くそっ、うちは未だに二層式の古いヤツだというのに。
「アイドルって儲かる仕事なのかね?」
特に何も考えず、透明な蓋みたいなのを開けると、中にはモロに下着が入っていて、焦った。
「わっ」
焦りまくって元通りに閉めたが、青やら白やら縞模様やらの下着をばっちり見ちまったぞ。どっちか知らないが――あるいは二人揃ってかもしれんが、いちいち驚かせる連中だ。
「こほん。それより日記だな」
そう思ってまずはイヴの部屋へ入ったが、あいにくあの隠してあった日記は、既に元の場所になかった。
「俺が読んだとバレたのかな?」
思わずそこら中を探しかけたが、さすがにそこまでするのは気が引ける。
さっきの洗濯機みたいに、余計なものをみつけてさらに焦るのがオチだろう。
やむなく肩をすくめ、俺はマリアの部屋へと移動した。
こちらは、トールサイズのチェストの上に、そのまま載っていた。
日記の記載は、前回の短い記述の日から見て、まだ二度目である。
しかも、日付が六月晴れ しか書いてない。なんてアバウトなヤツだ。
ただ、内容は昨日のことだというのは、読んでてわかった。
――○――○――○――
六月 晴れ
にーちゃんが、あたし達の知らない女の子と仲良くなったらしくて、あたしは思った以上にショックだった。
もちろん、あたしだけじゃなく、イヴも。
あの子なんて、部屋に戻ってから、少し泣きかけてたな。
う~ん……でも不思議と「大げさな~」とは思えなかったよ。
元々あたし達とにーちゃんの関係って、もの凄く危ういバランスで成り立っていると思うんだよね。
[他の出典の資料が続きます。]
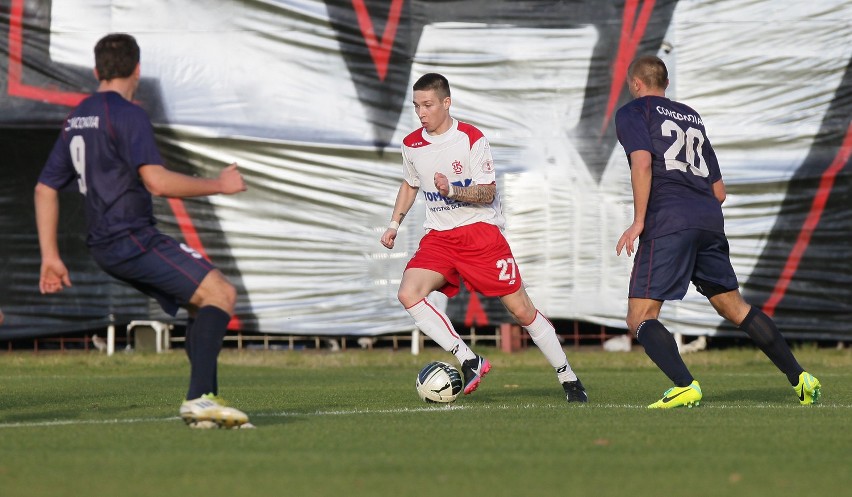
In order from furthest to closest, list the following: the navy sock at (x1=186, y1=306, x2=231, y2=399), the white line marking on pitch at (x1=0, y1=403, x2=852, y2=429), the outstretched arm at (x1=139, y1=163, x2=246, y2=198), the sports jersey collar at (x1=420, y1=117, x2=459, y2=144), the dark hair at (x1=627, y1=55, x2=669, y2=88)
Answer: the sports jersey collar at (x1=420, y1=117, x2=459, y2=144)
the dark hair at (x1=627, y1=55, x2=669, y2=88)
the white line marking on pitch at (x1=0, y1=403, x2=852, y2=429)
the navy sock at (x1=186, y1=306, x2=231, y2=399)
the outstretched arm at (x1=139, y1=163, x2=246, y2=198)

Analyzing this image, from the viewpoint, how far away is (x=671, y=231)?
7.79 meters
だから、ちょっとした事件があれば、すぐに関係が壊れそうで怖いんだ。
にーちゃんと結婚する意思は全く揺らがないけど、ライバルのイヴだっているのに、また新たな子が登場する予兆まであったら、そりゃね……そのうちまた、にーちゃんがどっかに行ってしまいそうで、本当に本当に怖いんだよ。
もの凄く嫌な望みだとはわかってるけど、それでも願ってしまう。
……図書館で会ったって子とにーちゃんが、あまり親しすぎる仲にならないようにって。
やな子だよね、あたし。
――○――○――○――
「ぬうう」
日記を読んだ直後は、なぜかいつもブルーになる俺だが、今もそうだった。
「俺がそんなにモテるわけないだろ、馬鹿」
とりあえずそう呟き、俺はマリアの日記を丁寧に元の場所に戻した。
いやぁ、そこまであいつらが気にするとは思わなかったぞ……でも、立場が反対なら、俺だって似たようなこと思うかもな。
しばらくマリアの部屋で立ち尽くし、俺はようやく玄関へ向かった。
朝食食べてから少し休憩して……宝くじでも買いにいくかね。
思い切ってたくさん買ってみるか。確率がそれだけアップするだろうし。
珍しく俺は、殊勝なことを考えて隣へ戻った。
……まあ、本気で当たるなんて思ってないけどな。
でも、やれそうなことはなんでもしなきゃな、あいつらのために。